I've just been explicitly calling group and sort for every query on my data. That fixes the issue. Really annoying it's required, but I don't think we'll be getting a real fix in influxdb 2.0.

brettbeeson commented 9 months ago

Hi!

I understand Flux is moving to maintenance, but I reckon this should be fixed, as it's a fundamental function of the engine. For example, calling last() should not return two values!

@Anaisdg Could you advocate for a fix?

Example with last() and the workaround (as mentioned above) works in my case:

...
|> last()
// returns 2 values!

...
|> map( fn: (r) => ({r with _time: if exists r._time then r._time else r._time })  )
|> last()
// returns 1 value
brettbeeson commented 7 months ago

Arrrggghhh... this caught me again! Maybe it's a sign I should give up on Influx and migrate to TimeScaleDB?

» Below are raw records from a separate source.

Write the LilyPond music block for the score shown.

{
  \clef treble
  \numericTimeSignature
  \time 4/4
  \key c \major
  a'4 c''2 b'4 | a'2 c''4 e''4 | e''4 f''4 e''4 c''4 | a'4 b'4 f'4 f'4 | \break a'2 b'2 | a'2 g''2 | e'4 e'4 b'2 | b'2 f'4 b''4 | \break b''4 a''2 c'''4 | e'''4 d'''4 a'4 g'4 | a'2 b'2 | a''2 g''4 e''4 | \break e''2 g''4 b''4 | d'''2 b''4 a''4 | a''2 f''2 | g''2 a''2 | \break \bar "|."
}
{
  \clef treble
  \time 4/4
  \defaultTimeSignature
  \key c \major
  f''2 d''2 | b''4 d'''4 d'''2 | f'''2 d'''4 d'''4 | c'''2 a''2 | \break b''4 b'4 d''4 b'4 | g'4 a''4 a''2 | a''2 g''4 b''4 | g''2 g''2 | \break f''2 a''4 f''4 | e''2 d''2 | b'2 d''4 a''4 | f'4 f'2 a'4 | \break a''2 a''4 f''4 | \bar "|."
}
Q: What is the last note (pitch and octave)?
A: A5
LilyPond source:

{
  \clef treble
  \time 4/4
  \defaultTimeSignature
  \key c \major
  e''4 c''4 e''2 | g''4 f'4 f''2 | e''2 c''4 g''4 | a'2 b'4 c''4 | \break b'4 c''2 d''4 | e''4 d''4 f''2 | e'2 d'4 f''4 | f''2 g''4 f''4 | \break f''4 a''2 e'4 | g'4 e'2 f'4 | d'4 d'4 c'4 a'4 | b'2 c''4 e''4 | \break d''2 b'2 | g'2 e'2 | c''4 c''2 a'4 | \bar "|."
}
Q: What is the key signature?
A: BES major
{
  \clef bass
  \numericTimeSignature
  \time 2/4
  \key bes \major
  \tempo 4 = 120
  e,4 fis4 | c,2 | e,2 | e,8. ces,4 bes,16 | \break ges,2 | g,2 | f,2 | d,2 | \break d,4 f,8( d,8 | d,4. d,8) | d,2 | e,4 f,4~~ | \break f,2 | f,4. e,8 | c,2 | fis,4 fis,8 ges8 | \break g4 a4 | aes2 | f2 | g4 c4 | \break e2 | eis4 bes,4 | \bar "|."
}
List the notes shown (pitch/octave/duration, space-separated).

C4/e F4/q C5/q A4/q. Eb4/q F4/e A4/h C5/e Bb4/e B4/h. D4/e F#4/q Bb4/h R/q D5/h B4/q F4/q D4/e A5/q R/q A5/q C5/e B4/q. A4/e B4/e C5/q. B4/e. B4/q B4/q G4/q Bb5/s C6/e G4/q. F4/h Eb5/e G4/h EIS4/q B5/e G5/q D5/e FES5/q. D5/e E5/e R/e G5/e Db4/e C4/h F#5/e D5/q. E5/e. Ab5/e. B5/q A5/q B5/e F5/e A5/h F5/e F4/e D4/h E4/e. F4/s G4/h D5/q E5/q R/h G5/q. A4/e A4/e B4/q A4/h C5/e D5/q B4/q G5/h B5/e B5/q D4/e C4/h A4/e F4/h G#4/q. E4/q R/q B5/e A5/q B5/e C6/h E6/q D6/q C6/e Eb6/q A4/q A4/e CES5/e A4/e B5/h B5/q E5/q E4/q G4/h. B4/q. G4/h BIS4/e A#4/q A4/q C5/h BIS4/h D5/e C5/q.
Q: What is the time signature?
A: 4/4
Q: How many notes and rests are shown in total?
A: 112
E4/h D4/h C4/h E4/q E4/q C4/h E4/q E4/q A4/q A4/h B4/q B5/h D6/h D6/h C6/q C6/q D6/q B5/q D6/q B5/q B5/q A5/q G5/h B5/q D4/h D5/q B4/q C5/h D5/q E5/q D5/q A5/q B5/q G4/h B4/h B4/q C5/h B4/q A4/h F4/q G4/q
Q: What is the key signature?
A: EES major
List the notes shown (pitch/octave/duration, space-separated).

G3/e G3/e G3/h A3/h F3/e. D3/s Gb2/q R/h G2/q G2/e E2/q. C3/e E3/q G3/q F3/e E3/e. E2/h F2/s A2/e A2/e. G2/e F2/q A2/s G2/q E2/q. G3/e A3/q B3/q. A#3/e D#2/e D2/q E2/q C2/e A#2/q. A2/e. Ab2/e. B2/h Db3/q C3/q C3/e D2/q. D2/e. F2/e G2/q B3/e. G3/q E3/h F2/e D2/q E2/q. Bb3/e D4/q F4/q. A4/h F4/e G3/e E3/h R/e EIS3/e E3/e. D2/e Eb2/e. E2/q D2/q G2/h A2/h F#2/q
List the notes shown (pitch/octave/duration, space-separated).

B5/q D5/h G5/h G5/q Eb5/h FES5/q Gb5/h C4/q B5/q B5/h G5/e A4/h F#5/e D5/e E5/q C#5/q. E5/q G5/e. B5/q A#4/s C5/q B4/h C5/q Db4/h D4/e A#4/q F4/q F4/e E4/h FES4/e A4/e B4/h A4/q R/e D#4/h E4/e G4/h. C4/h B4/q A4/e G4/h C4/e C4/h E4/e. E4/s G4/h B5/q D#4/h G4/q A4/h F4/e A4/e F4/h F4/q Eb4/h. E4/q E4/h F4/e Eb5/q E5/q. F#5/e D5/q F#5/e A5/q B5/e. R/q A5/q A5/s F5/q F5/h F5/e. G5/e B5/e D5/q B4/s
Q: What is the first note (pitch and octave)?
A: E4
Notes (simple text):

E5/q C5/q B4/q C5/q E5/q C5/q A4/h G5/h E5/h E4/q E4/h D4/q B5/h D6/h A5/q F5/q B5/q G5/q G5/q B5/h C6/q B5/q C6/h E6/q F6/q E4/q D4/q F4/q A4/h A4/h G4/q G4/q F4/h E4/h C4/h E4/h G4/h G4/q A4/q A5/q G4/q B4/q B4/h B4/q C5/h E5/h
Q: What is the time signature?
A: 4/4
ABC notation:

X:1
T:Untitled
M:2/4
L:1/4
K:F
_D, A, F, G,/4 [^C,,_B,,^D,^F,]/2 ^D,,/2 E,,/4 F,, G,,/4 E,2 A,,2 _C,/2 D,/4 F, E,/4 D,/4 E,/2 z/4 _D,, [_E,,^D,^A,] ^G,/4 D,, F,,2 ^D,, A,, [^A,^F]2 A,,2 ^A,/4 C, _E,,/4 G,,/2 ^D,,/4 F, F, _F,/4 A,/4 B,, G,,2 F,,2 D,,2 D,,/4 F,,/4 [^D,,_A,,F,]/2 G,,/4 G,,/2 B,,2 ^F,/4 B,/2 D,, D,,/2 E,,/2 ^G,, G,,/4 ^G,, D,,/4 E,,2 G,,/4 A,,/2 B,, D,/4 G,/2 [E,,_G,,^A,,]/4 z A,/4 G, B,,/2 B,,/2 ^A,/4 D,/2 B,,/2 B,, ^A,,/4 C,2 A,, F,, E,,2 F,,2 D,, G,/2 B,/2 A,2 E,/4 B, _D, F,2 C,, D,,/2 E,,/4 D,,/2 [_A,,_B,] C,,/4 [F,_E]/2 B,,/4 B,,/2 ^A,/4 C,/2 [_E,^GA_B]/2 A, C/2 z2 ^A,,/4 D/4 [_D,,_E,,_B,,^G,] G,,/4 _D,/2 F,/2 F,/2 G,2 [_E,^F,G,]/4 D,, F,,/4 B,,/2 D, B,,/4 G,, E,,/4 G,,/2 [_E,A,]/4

aas-hydrologiq commented 1 month ago

I ran into this when introducing more tags into a bucket (from 1 tag to 3 tags), so I presume it's the underlying data structure causing this.

I found that the map and group/sort workarounds were massively decreasing the performance of the queries. An alternative workaround, which I've found to be more performant on my dataset is to make use of pivot and unpivot, an example is below.

import "experimental"
import "influxdata/influxdb/schema"

data |> schema.fieldsAsCols() |> experimental.unpivot()

I hope this will be fixed in flux but that seems unlikely. It would be good to understand the root cause and if there is a better workaround.